Natural Faces of Wild Mississippi Places

Take a walk on the wild side with the Mississippi Valley Field Naturalists (MVFN) at MVFN’s Spring Gathering 2011 which will take place on Thursday, May 19 at the Almonte Civitan Community Hall. All are invited to enjoy a delicious banquet and keynote presentation “Natural Faces of Wild Mississippi Places” by internationally recognized ecologist and Lanark County resident Dr. Paul Keddy.

Dr. Keddy is well qualified to speak about the “wilder” features of our area that make it a unique and special place to live. He will speak on behalf of a natural world he is very passionate about: “Wild places are essential for the survival of other living beings, as well as for us. I will give you a tour of some of our wild places in Lanark County, and introduce a few of the special, wild species that live there. Driving along the highway, it is easy to forget that a forest or wetland over the next hill may have wild species that are every bit as amazing as those found in Africa or South America. The wilder parts of our county still harbour important wildlife species. Since these species don’t speak English, and don’t come to meetings, and don’t vote, it is easy for them to be overlooked. One of my tasks at this spring celebration is to talk on their behalf. I will have to be their representative.”

“The most important thing we can do for these species is to protect their homes, or speaking more precisely, their habitats. Cities, subdivisions, farmland and clear cuts are not places where most wild species can live. Among the remarkable species of Lanark County, a few of my personal favorites are the gray ratsnake, Blanding’s turtle, black-throated blue warbler, fishers, and gray tree frog. And let’s not forget the plants—some of these special plants include hackberry, walking fern, ginseng and Ram’s-head Lady-slipper. None of these will survive for future generations without the wild places in which they live. Although I will be emphasizing the importance of wild places for wild species, we should remember that it is not only wild species that need wild places. People do too. We have a deep need for wildness. We too need wild places, even if we sometimes have difficulty explaining why.”

When Dr. Keddy was younger he spent many hours canoeing on the Mississippi River and hiking in the surrounding forests. He is probably best known locally for his book Earth, Water Fire: An Ecological Profile of Lanark County. Now in its second printing as a revised edition, this book is an easy-to-digest, delightful and informative sail through the surprising natural history and recent geological history of this area. “In my lifetime many of the places I once loved have been turned into subdivisions or carelessly logged. Species that I used to see are missing, or there are only a few individuals remaining where they were once abundant. We forget so soon. For example, people have already forgotten that Passenger Pigeons, now extinct, are recorded as having nested in Beckwith Township. Today species including chorus frogs, musk turtles, and Blanding’s turtles and even eels are in decline. Even populations of bull frogs and snapping turtles, which were once abundant along the Mississippi are far less common. Our challenge is to identify the causes of the declines and reverse them. The key in nearly all cases is to maintain the habitat that the species need.”

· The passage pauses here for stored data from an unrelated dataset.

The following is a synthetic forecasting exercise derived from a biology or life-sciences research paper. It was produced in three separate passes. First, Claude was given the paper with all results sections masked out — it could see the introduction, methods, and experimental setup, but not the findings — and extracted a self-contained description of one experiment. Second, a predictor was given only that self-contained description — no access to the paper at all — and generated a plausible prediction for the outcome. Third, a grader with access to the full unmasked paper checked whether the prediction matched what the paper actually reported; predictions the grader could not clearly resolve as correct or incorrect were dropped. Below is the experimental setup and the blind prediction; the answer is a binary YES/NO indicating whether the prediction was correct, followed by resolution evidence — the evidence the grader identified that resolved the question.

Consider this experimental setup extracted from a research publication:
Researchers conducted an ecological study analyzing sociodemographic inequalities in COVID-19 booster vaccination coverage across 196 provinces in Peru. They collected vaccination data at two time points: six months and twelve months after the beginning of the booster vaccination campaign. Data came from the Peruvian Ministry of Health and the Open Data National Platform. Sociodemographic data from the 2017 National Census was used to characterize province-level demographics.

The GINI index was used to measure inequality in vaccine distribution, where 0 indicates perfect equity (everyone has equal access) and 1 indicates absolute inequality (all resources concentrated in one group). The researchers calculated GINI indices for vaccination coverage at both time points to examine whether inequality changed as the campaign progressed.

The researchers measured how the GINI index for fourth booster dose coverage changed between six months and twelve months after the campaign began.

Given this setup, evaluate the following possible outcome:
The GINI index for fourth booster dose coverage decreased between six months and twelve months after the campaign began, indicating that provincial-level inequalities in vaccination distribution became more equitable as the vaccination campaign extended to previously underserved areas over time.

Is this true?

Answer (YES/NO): YES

“It is not all bad news though. The county now has a scientifically justifiable and officially recognized list of significant wetlands and natural areas. The latter are called Areas of Natural Scientific Interest (ANSIs). I will show where these areas are in Lanark County and talk about a few of the biggest, including the Innisville Wetland Complex at the west end of Mississippi Lake and the Lanark Highlands Spillway Forest in the north part of the county. Some species are also recovering from past harm inflicted on them. Ospreys and bald eagles, for example, are now more common, since we took the step of banning DDT. Fishers and wolves, which are important wild predators, are recovering from near extermination. Areas like the Burnt Lands Alvar and the Purdon Orchid Bog are now officially protected.”

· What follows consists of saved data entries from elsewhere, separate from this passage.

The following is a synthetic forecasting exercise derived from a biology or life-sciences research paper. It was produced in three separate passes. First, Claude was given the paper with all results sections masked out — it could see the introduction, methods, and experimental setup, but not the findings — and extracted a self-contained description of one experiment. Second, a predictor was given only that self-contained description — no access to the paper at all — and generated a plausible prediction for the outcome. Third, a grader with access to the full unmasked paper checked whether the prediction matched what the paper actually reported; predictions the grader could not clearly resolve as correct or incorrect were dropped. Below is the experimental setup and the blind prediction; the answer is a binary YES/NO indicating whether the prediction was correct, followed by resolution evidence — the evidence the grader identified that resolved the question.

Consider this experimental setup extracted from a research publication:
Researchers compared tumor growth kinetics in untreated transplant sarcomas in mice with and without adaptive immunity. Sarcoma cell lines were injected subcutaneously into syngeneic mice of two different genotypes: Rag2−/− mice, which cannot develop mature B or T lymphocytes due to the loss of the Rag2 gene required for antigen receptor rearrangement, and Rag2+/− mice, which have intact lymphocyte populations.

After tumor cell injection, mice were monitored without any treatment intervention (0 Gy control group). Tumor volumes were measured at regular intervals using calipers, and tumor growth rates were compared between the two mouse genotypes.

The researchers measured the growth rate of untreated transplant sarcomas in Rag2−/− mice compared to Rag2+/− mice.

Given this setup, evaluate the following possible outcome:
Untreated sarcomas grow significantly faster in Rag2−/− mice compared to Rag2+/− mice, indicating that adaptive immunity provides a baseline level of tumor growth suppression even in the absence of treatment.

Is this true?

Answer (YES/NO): YES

Several years ago Dr. Keddy returned to live in Lanark County but continues to do restoration related work for wild places elsewhere. In this talk though, he does not want to talk about alligators in the Everglades, or salmon in San Francisco. These sorts of species get lots of attention from residents of Florida and California. He wants to talk about our own wild species, the ones in our own county in particular, and the Ottawa Valley in general. These wild species are ambassadors for the wild habitats in which they live.

MVFN invites you to take a walk on the wild side and celebrate spring with others who care about wild places. Come to Spring Gathering 2011, Thursday May 19 at the Almonte Civitan Community Hall, 500 Almonte St. (just west of Highway 29), Almonte. A reception beginning at 6:00 pm will be followed by a banquet and Dr. Keddy’s presentation “Natural Faces of Wild Mississippi Places.” Tickets ($30) are available at Read’s Book Shop (130 Lansdowne Ave.) in Carleton Place, Nature Lover’s Bookshop (62 George St.) in Lanark and Mill Street Books  (52 Mill St.) in Almonte or by contacting MVFN’s Brenda Boyd (613-256-2706). For further information, please contact MVFN’s Program Chair Cathy Keddy at (613) 257-3089.

NOTE: Tickets must be purchased in advance by Friday May 13.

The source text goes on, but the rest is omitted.